On October 24, 2005, the nation mourned as one of the key figures of the civil rights movement passed away. Rosa Parks, born February 4, 1913 would go on to be honored with awards ranging from the 1979 Spingarn Medal to the Presidential Medal of Freedom, the Congressional Gold Medal and a posthumous statue in the United States Capitol’s National Statuary Hall. She was the first woman and second non-U.S. government official granted the posthumous honor of lying in honor at the Capitol Rotunda. She was inducted into the Alabama Women’s Hall of Fame in 2008. Indeed, her name is synonymous with the civil rights movement.

Fast forward to 2012, one might think it outlandish, but the legal battles over her estate are still ongoing today. Parks set up an institute with Elaine Steele, who was her assistant and caregiver. Many of Parks possessions and intellectual properties were given to the institute outside of any testamentary instrument. Steele, along with Adam Shakoor, a retired judge, were selected by Parks to administer her estate. These appointments were challenged immediately on her passing in 2005 when Parks relatives accused Steele of manipulating her way into the position of administrator. Both Steele and Shakoor stepped down, and the judge had them replaced by two probate attorneys.

A 2007 agreement between the parties called for Steele and Shakoor to be placed back in their respective position, and the judge failed to re-appoint them until February 2012, when ordered to do so by the Michigan State Supreme Court, for a second time.
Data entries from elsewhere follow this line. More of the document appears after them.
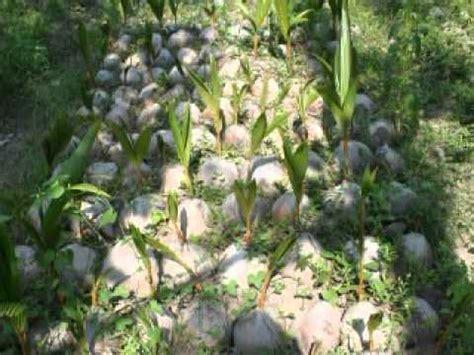 Bibit Kelapa Hibrida Thailand cara tanaman kelapa matak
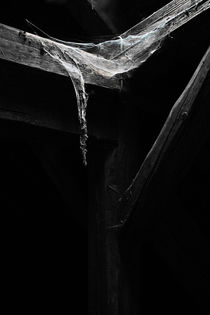Spinnenweben von André Schuckert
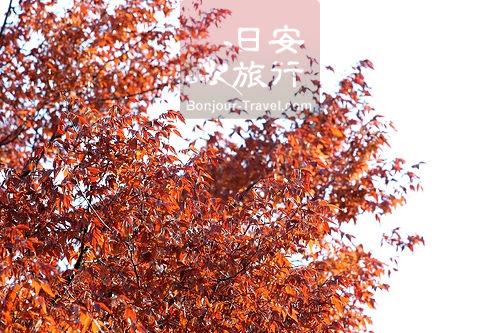 伏見稻禾大社 (1).jpg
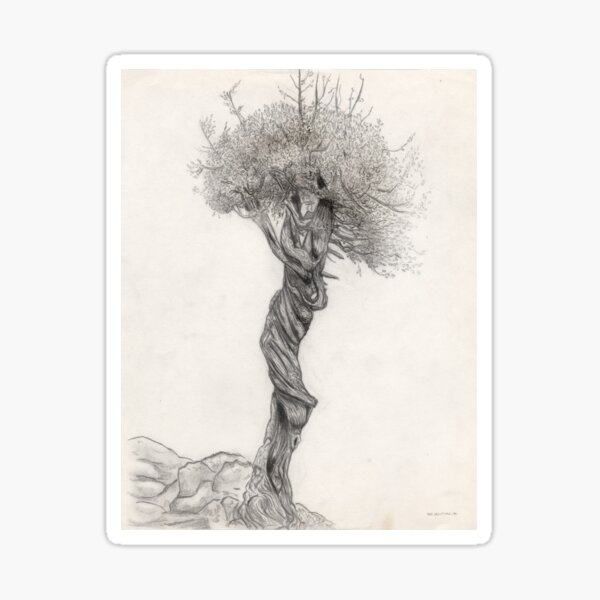 The Witch Tree of Lake Superior Sticker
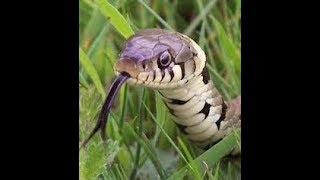 BM1 Commentary: 5 Snakes The Black Manosphere 3.0  must look out for
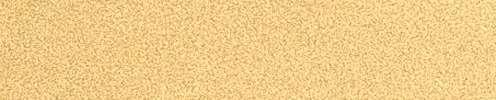 94 broncegold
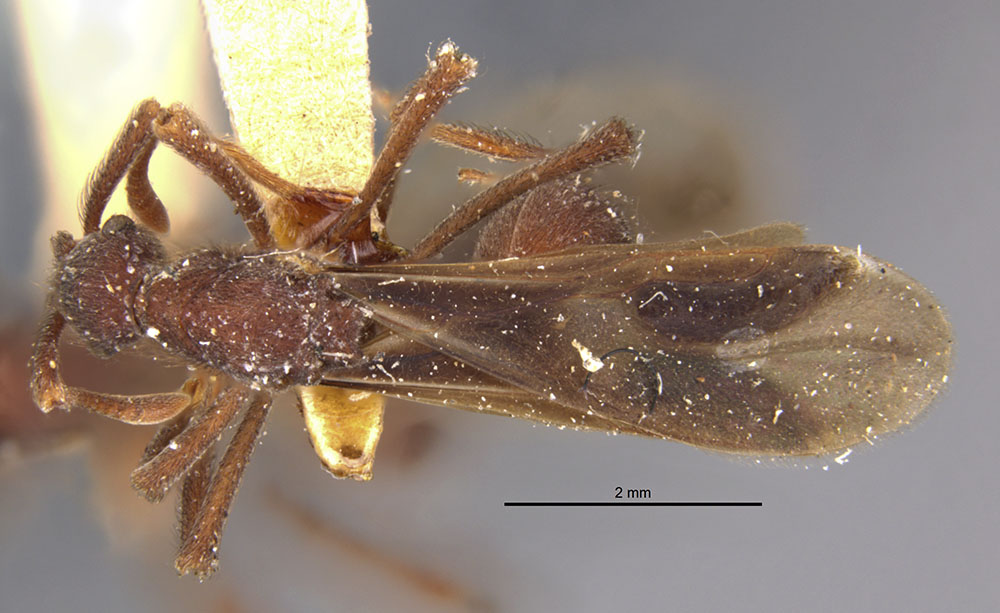 Image of Apterostigma robustum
Today, the family is asking the Court to order Steele and Shakoor to establish am $8 million dollar surety bond, to protect them from any possible misconduct committed by Steele or Shakoor. Parks relatives fear Steele and Shakoor may try to short change them of their share of inheritance.

“Due to the continuing litigation and the history of this case … the heirs are apprehensive that the fair, true and just administration of this estate and trust may be compromised in a manner that will be detrimental to their interests,” their lawyer, Lawrence Pepper, said in a court filing.
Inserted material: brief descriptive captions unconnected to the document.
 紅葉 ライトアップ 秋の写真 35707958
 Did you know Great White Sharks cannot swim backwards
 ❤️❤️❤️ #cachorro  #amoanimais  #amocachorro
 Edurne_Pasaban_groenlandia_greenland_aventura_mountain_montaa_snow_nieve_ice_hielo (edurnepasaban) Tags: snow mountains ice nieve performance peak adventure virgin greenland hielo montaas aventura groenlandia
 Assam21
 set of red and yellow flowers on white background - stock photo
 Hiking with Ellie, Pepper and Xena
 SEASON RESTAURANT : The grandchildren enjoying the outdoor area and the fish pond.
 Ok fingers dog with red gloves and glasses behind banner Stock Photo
Steele’s lawyer has countered saying that Pepper intentionally overstated the value of Parks’ possessions “in order to set an artificially high bond that will be extraordinarily difficult if not impossible for Steele and Shakoor to obtain.”

It is unfortunate that even after doing the responsible thing in setting up an estate plan, that Parks’ estate is still in such turmoil so many years later. Though without an estate plan it likely would be even more contentious. I would love to examine the testamentary documents and see how they are built. It sounds like one think that is missing is a no contest clause.

A no contest clause, properly baited with a piece of inheritance, simply states that any party who contests the will automatically forfeits all rights to any inheritance under the will. It is a very effective way to ensure those who may cause contention and try to undue a your testamentary scheme comply with your wishes.

In this case, a no contest clause, or a more generous baiting of it, may have prevented this whole debacle, and Parks’ would finally be able to rest in peace.